The 2014 fire in the Lacrosse Apartments in Melbourne’s Docklands, was started by a cigarette butt being placed in a plastic container on one of the apartment’s balconies by a backpacker living in the apartment at the time. It resulted in hundreds of residents being evacuated and considerable damage to the building as the combustible cladding on the façade of the building contributed to the fire’s rapid spread.
Civil action in VCAT followed between the owners of the Lacrosse Apartments, the builder, the architect, the fire engineer and the building surveyor.
The VCAT decision was appealed and we now provide details of the Court of Appeal’s decision which was handed down recently. Details of the parties and the Court of Appeal’s decision can be found here.
Current legal position
The Court of Appeal delivered judgment in the Lacrosse matter on 26 March 2021. There was no division amongst Their Honours Justices Beach, Osborn and Stynes who delivered a unanimous decision. Both the architect and the fire engineer were unsuccessful on all appeal grounds.
The building surveyor was unsuccessful in respect of four of its five grounds. It was granted leave in respect of one ground which was the trial judge’s finding that in failing to detect an error in the Fifth Fire Engineering Report (FER), it missed an opportunity to address the ACP issue and that this was causative of some of the loss.

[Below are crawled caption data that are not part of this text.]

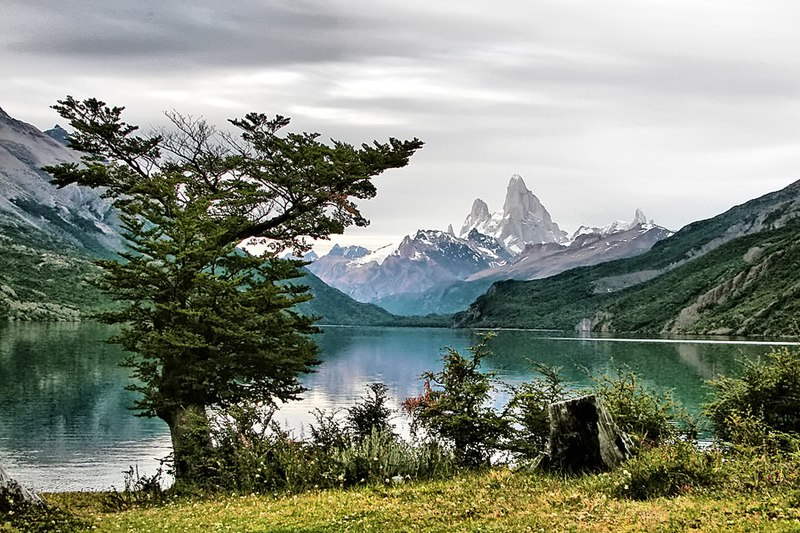 mt fitz roy, patagonia, pictures of patagonia, pictures of argentina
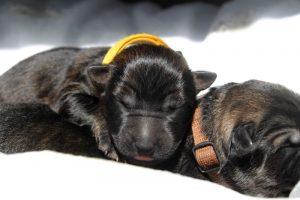 comme-chiens-et-loups-altdeutsche-schaferhund0021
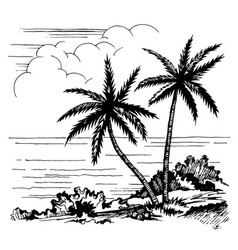 palms and sea sketch vector image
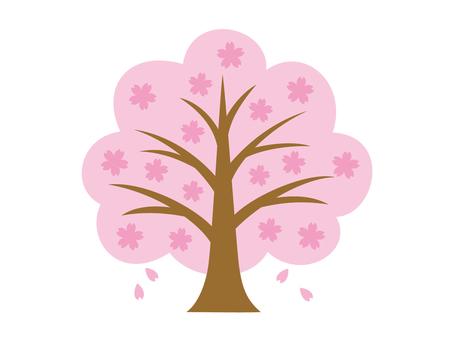 Full bloom Zakura 2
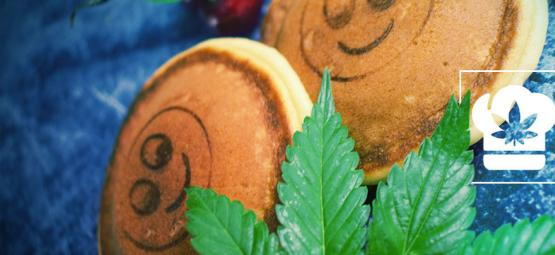 Cómo Hacer Deliciosas Tortitas Con Cannabis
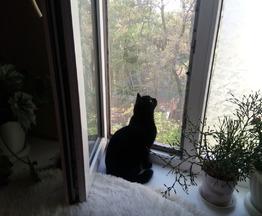 Мишель ищет свой дом - фото 1 к объявлению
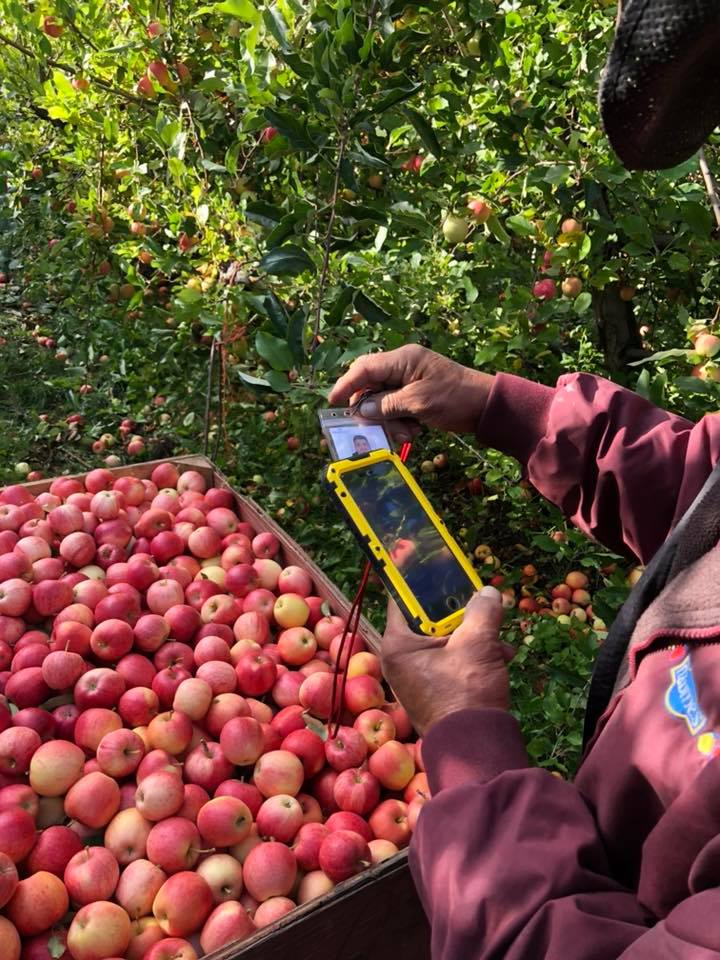 Scanning apples through the FieldClock app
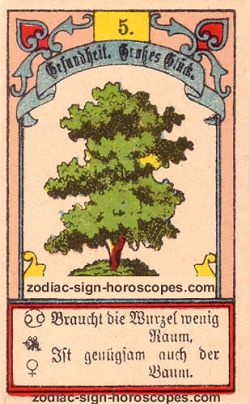 The tree, monthly Taurus horoscope April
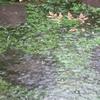 ゲリラ豪雨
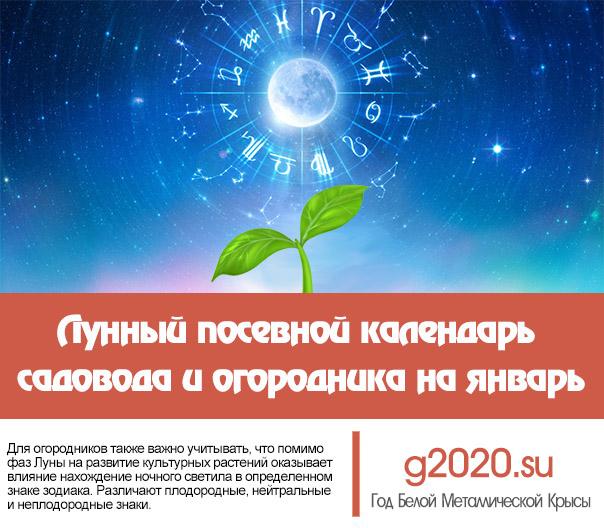 Лунный посевной календарь на 2020 года садовода и огородника на январь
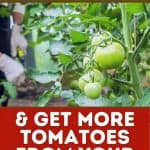 hands pruning tomato plant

The Court of Appeal found that the trial Judge erred in relying on this error because even if the building surveyor drew the matter to the attention of the fire engineer it would not have resulted in any change in the design.
There is now a further question that needs to be answered being whether any adjustment should be made to the apportionment of liability between the building surveyor (33%), the architect (25%) and the fire engineer (39%).
At the Directions Hearing on 31 March 2021 all parties agreed that the question of any reapportionment arising from the Fifth FER Appeal Finding should be determined by the Court of Appeal.
The Court of Appeal were not in a position to hear submissions on re-apportionment and decided that the appropriate course was for the parties to file written submissions with a view to the matter being listed for further hearing in May 2021. A timetable has been agreed between the parties for the filing of written submissions and submissions in response.
We will report further sometime after May 2021, when the Court of Appeal has considered the question of re-apportionment.
What does this mean for Architects and the Insurance Industry?
The spotlight is now on the importance of product specification and compliance, with all consultants having a responsibility in this regard.
Claims resulting from non-compliant cladding products have dealt a devastating blow to the insurance industry and as a result, obtaining Professional Indemnity Insurance has become much more problematic and is proving quite difficult for certain professionals. In addition, most PI insurers are now routinely applying much broader exclusions to the PI Insurance policies they offer Construction Professionals, premiums are on the rise and, in some instances, we have seen PI Insurers simply refuse to offer terms to certain professionals either because of the nature of their work, their claims history or both.